I was once driving in the car.
And there was a car driving in front of me and I was in I was in the left lane, you know, the fast lane. And if you don't know, this is a public service announcement. It's all the data. The left lane is a fast lane, if you're trying to drive slow move to the right lane, right.
I was in the left lane. And one of my biggest pet peeves is the issue of the fast lane, the slow lane I look, you know, because you know, I travel a lot, and other countries around the world, they all seem to have this problem, like everyone understands that there's a fast lane, and they're just slowly, especially in Europe, and so on and so forth. But it just seems that Americans have this issue where we don't understand the concept of a fast lane. And slowly so one of my pet peeves is somebody's driving, like, exceedingly slow in like the left lane. So I was driving and there's a car in front of me driving slow. And you know, my friend of mine was sitting next to me. And he could
see me getting getting visually agitated, and annoyed and upset. I said anything yet my body language probably spoke to him. And he said, You know what's wrong? I said, Can you believe this, like this person? You know, in the left line, I can't believe people still do this. And he said, let me ask you a question. He said, I know you're feeling upset. And this is one of my mentors and someone that I look up to. He said, I know you're feeling upset, and you're feeling annoyed right now. But how would you feel? If you were to find out that it was your mother in that car in front of you? You know, maybe your mother maybe a little bit elderly, older, right? How would you behave? If
you found out that was your mother and she was struggling to drive and you know, she's trying to figure out what's happening.
And that as soon as he said those words, it just brought a sense of calm over me. And I immediately backed off and I wanted not only was I not upset, I wanted to help the person. I wanted to guard that car from other cars. Why? Because it's my mom now. Right? What is that? That is empathy.
And if we just treated people in the way that we would want to be treated, it would drastically change the way we
We just need to drastically change our behavior. Right? How often do we see someone doing something that makes us upset? And we say to ourselves, how would I, what if what if I was in that situation, or making excuses for someone, giving someone the benefit of the doubt and you know, one of the goals of this and fun, by the way, is to block off giving people the benefit of the doubt, you know, this concept of Sue have been, right giving people or thinking evil or bad people, this goes against our morals as Muslims, that the default as a Muslim is that we give people the benefit of the doubt, unless we're absolutely positive, we're sure that they that they intended something bad or evil for
us. And also the concept of understanding that some people are simply ignorant. Some people are ignorant, some people just don't know. And so someone comes in they they behave with us in a way that we don't like? Well, one of the things that we remind ourselves of is that this person may just simply be ignorant,
right, instead of authorizing the person, and the irony of other people, is that sometimes we end up treating people in a way in which we are blaming them for so someone is racist towards us, or someone is
Islamophobic towards us. Right? And that, what does that do to us? Well, we get angry, we get upset, we have resentment that may be built up. And now we believe that it is okay to treat this person in a bad way. Because we have been treated in that way. And we resort to the same behavior that they are behaving in. And as a Muslim, we're supposed to be above that. We're supposed to understand that yes, not to justify people's bad behavior. And obviously, as Muslims, we stand for truth and for justice, and if someone is behaving wrong, then obviously we will stand for what is correct. But to turn around and treat a person in the way that they're treating us. Well, that's simply not okay.

================================

Answer these questions using the talk above.
1. Which lane was the speaker driving in when the slow car was ahead?
2. Whom did the friend ask the speaker to imagine was in the car in front?
3. What does the talk say is the default for a Muslim in judging other people?

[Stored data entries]
================================

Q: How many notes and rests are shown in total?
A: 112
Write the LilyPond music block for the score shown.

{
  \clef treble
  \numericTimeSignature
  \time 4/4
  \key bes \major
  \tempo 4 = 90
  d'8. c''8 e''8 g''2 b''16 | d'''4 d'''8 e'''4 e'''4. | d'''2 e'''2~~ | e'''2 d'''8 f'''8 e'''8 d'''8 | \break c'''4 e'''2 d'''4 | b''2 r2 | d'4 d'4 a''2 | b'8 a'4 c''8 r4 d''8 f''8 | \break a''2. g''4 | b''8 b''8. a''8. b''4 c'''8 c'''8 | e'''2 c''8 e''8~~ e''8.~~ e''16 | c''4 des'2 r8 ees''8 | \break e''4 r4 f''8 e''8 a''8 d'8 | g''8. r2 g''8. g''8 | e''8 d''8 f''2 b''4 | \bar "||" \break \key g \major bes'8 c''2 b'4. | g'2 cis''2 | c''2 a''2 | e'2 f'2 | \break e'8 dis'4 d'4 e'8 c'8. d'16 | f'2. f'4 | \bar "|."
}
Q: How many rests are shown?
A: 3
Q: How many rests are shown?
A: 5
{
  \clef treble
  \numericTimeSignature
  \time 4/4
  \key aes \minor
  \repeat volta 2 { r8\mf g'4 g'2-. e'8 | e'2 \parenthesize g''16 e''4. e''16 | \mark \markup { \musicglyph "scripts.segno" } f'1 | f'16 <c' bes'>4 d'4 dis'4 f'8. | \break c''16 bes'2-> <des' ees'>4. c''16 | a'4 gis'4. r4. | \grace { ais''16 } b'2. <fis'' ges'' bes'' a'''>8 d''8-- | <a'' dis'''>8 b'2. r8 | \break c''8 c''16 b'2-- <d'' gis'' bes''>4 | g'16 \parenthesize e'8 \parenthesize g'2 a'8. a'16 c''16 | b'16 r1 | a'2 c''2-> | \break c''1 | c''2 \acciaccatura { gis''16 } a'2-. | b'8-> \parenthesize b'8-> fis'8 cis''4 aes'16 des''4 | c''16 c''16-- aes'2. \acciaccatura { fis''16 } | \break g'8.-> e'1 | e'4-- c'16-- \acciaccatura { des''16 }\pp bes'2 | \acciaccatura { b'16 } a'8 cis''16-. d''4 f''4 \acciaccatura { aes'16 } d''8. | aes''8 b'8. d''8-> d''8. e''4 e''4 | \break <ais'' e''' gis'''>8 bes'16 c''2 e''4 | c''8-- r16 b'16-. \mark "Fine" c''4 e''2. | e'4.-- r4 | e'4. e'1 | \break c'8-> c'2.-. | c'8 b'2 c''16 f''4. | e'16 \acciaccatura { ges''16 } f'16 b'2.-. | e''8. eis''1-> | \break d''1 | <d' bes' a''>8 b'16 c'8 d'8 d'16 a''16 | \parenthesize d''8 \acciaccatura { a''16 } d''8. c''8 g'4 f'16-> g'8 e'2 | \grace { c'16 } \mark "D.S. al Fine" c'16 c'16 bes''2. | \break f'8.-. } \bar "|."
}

================================

- _EXERCISE RESULT_
1. The left lane, the fast lane.
2. The speaker's mother.
3. Giving people the benefit of the doubt unless absolutely sure they intended something bad.